[Short text fragments from websites]
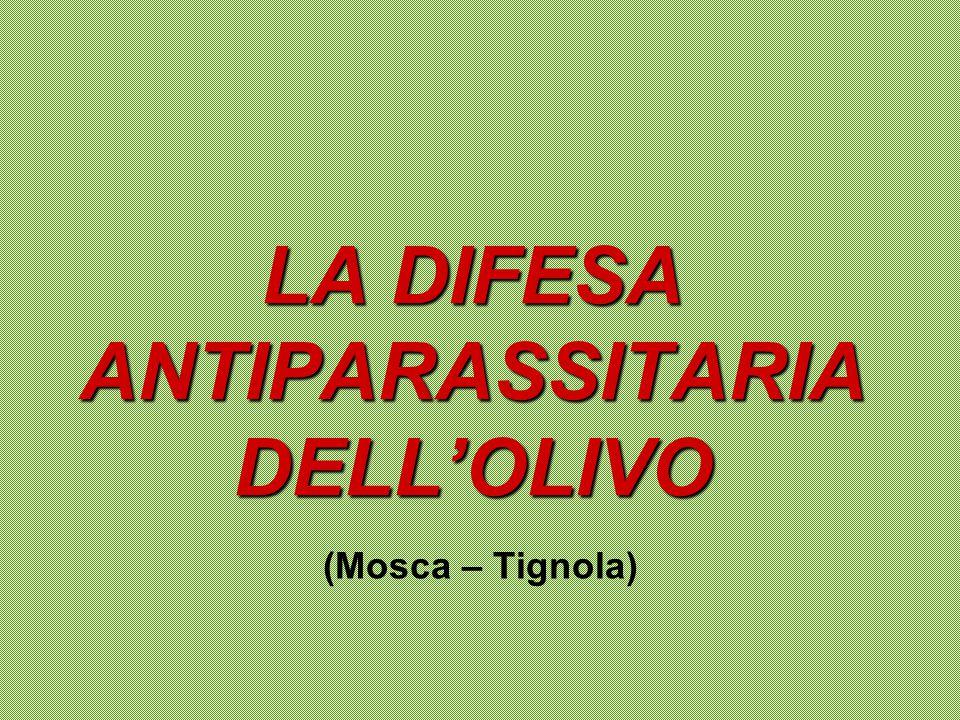 PARASSITI NATURALIINSETTI Mosca dell'olivo Tignola Oziorrinco Cocciniglia FleotriboFUNGHI Occhio di pavone Verticillosi Carie del legnoBATTERI Rogna dell'olivo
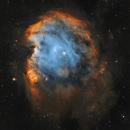 NGC 2174 - Monkey Head Nebula,                                Wissam Ayoub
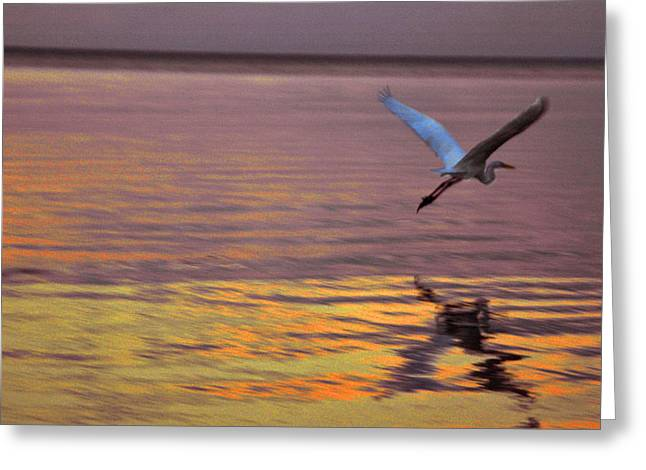 Refelctions Greeting Cards - Evening flight Greeting Card by Susanne Van Hulst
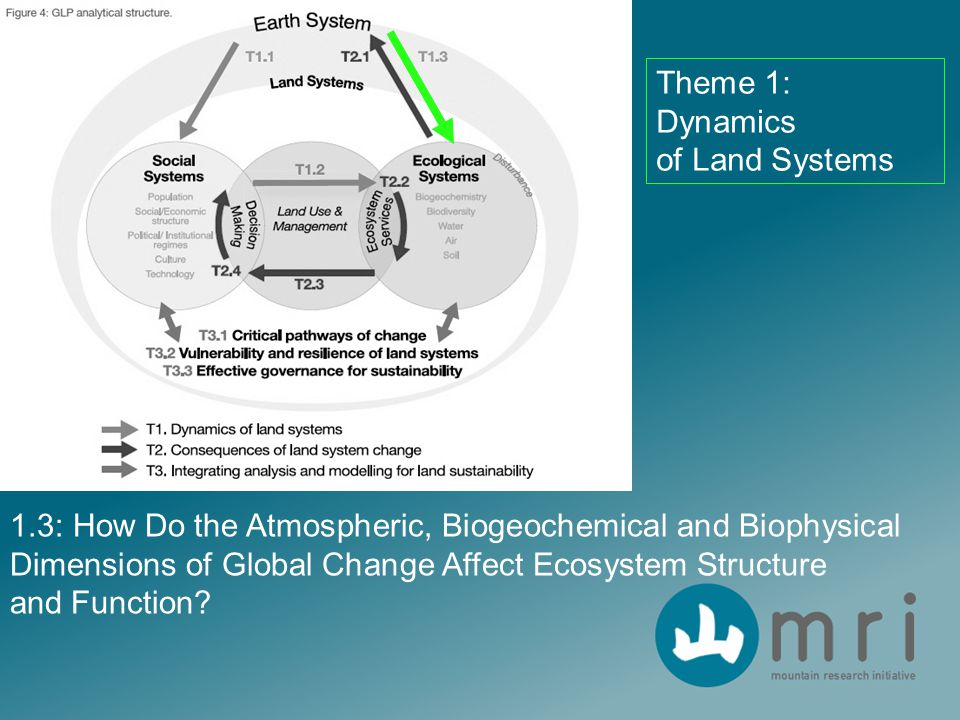 1.3: How Do the Atmospheric, Biogeochemical and Biophysical Dimensions of Global Change Affect Ecosystem Structure and Function? Theme 1: Dynamics of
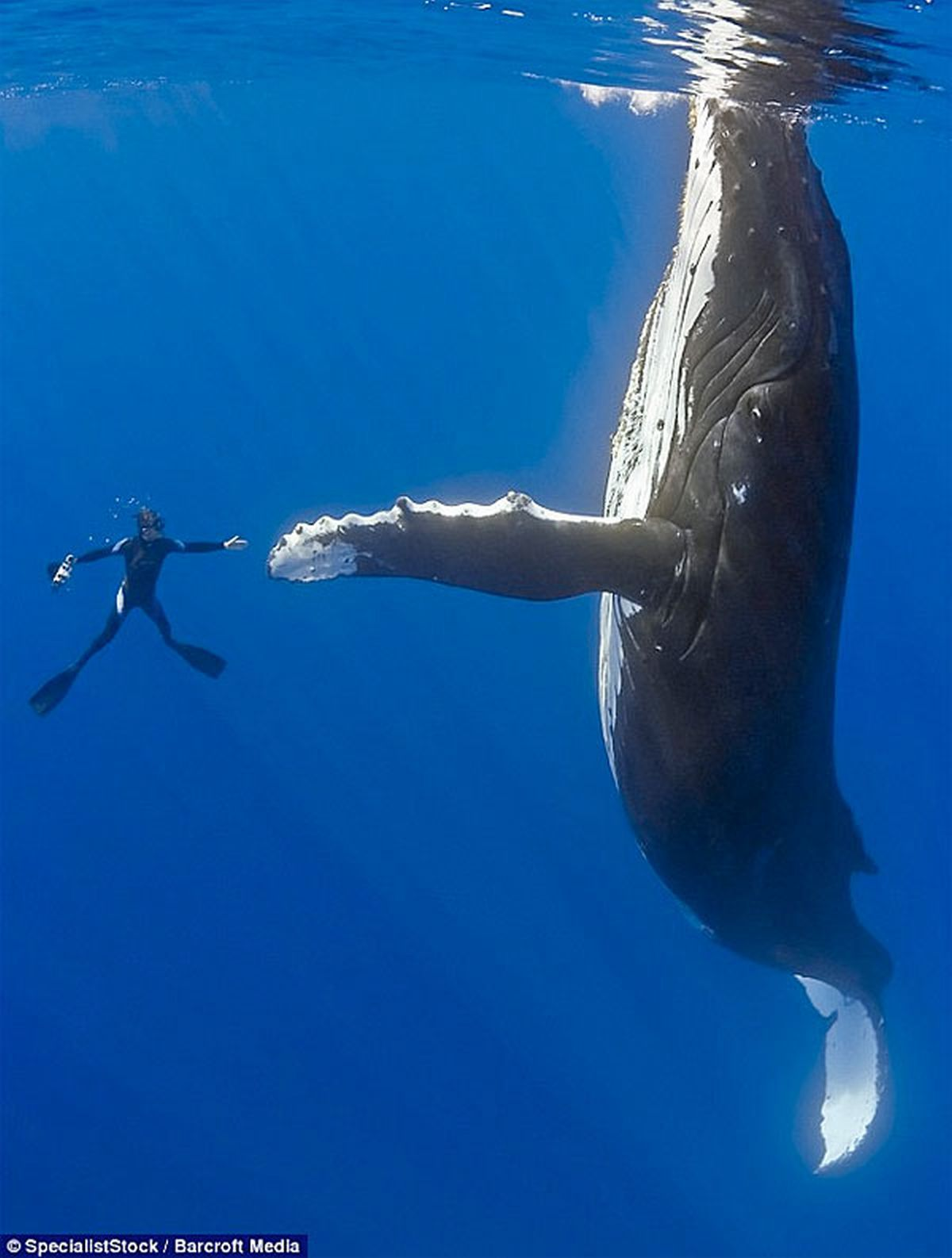 diver Whales high five HD Wallpaper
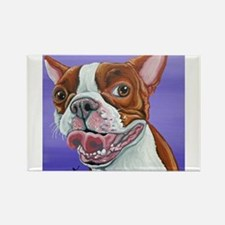 Red Boston Terrier Magnets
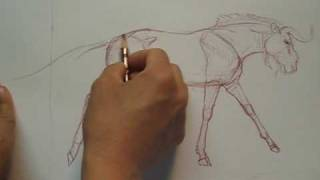 Drawing the Wildebeest Part 2 of 3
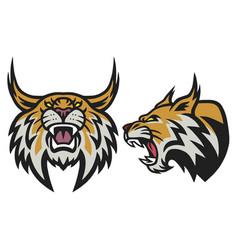 Bobcat lynx wildcat angry roaring esports logo vector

▶ WHAT THIS TASK INVOLVES: Exclude images. Return the data above verbatim.

▶ SOLUTION:
 PARASSITI NATURALIINSETTI Mosca dell'olivo Tignola Oziorrinco Cocciniglia FleotriboFUNGHI Occhio di pavone Verticillosi Carie del legnoBATTERI Rogna dell'olivo
 NGC 2174 - Monkey Head Nebula,                                Wissam Ayoub
 Refelctions Greeting Cards - Evening flight Greeting Card by Susanne Van Hulst
 1.3: How Do the Atmospheric, Biogeochemical and Biophysical Dimensions of Global Change Affect Ecosystem Structure and Function? Theme 1: Dynamics of
 diver Whales high five HD Wallpaper
 Red Boston Terrier Magnets
 Drawing the Wildebeest Part 2 of 3
 Bobcat lynx wildcat angry roaring esports logo vector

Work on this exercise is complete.